§ Document text

Commencement Address by Ruth Simmons

May 19, 2002

Thank you. Chairman of the Board Manatt, President Trachtenberg, Trustees, faculty, staff, honored guests, family, friends, and of course graduates of 2002: Good morning.

That was pretty sad. OK, let’s try again.

Graduates of 2002: Good morning.

That’s better. I have to tell you that I felt a bit apprehensive coming to the podium this morning. After reading some of the student comments from the GW Hatchet about my selection as commencement speaker, I worried about giving this speech. With all the hype surrounding commencement speakers these days, it’s small wonder that so many were disappointed at having only a university president as speaker.

One student wrote: “I wonder who backed out.”

Another said: “I am not impressed.” One senior, adding an interesting twist, said: “Well, at least it’s not Tony Bennett.”

Well, let me tell you, I love Tony Bennett, so I am in good company.

§ Items
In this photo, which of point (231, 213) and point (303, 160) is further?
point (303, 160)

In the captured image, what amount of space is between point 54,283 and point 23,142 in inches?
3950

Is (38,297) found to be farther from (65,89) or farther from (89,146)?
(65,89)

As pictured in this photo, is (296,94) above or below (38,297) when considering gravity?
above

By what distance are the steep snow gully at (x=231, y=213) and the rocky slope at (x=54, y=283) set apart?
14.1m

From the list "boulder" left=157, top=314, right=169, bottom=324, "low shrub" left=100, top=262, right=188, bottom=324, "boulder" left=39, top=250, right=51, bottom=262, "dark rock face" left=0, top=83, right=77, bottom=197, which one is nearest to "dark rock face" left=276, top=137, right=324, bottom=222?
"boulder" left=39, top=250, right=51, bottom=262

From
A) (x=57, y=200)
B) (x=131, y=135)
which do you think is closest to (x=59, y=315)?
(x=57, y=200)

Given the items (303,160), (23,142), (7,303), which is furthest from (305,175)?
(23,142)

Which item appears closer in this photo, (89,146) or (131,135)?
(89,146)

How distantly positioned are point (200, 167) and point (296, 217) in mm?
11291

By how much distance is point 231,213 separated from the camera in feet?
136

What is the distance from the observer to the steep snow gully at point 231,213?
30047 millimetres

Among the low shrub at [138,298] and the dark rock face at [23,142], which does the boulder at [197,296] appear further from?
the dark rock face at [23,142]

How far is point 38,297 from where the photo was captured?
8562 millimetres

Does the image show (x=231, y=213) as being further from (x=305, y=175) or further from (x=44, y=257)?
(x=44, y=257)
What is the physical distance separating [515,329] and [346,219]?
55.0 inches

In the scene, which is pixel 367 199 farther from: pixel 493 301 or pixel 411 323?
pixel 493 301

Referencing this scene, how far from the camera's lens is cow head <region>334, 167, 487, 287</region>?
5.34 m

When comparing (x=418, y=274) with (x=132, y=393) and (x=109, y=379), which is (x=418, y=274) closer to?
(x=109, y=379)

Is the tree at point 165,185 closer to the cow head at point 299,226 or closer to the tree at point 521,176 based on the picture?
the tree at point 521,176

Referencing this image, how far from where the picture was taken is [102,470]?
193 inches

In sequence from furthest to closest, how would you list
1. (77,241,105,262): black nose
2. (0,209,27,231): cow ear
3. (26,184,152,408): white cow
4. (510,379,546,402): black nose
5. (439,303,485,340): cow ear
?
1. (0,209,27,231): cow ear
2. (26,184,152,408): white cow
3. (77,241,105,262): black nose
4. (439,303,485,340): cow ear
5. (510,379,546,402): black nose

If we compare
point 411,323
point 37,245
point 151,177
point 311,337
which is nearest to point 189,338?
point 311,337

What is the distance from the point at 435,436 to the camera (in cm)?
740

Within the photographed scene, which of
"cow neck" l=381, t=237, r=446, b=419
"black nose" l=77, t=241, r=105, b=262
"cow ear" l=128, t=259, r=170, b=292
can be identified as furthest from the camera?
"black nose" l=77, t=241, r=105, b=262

§ To-do list
A - In the commencement address, which student newspaper printed the student comments about the choice of speaker?
B - Write out the stretch of the commencement address from "Thank you. Chairman" through "in good company.".

§ Responses in order
A - The GW Hatchet

B -
Thank you. Chairman of the Board Manatt, President Trachtenberg, Trustees, faculty, staff, honored guests, family, friends, and of course graduates of 2002: Good morning.

That was pretty sad. OK, let’s try again.

Graduates of 2002: Good morning.

That’s better. I have to tell you that I felt a bit apprehensive coming to the podium this morning. After reading some of the student comments from the GW Hatchet about my selection as commencement speaker, I worried about giving this speech. With all the hype surrounding commencement speakers these days, it’s small wonder that so many were disappointed at having only a university president as speaker.

One student wrote: “I wonder who backed out.”

Another said: “I am not impressed.” One senior, adding an interesting twist, said: “Well, at least it’s not Tony Bennett.”

Well, let me tell you, I love Tony Bennett, so I am in good company.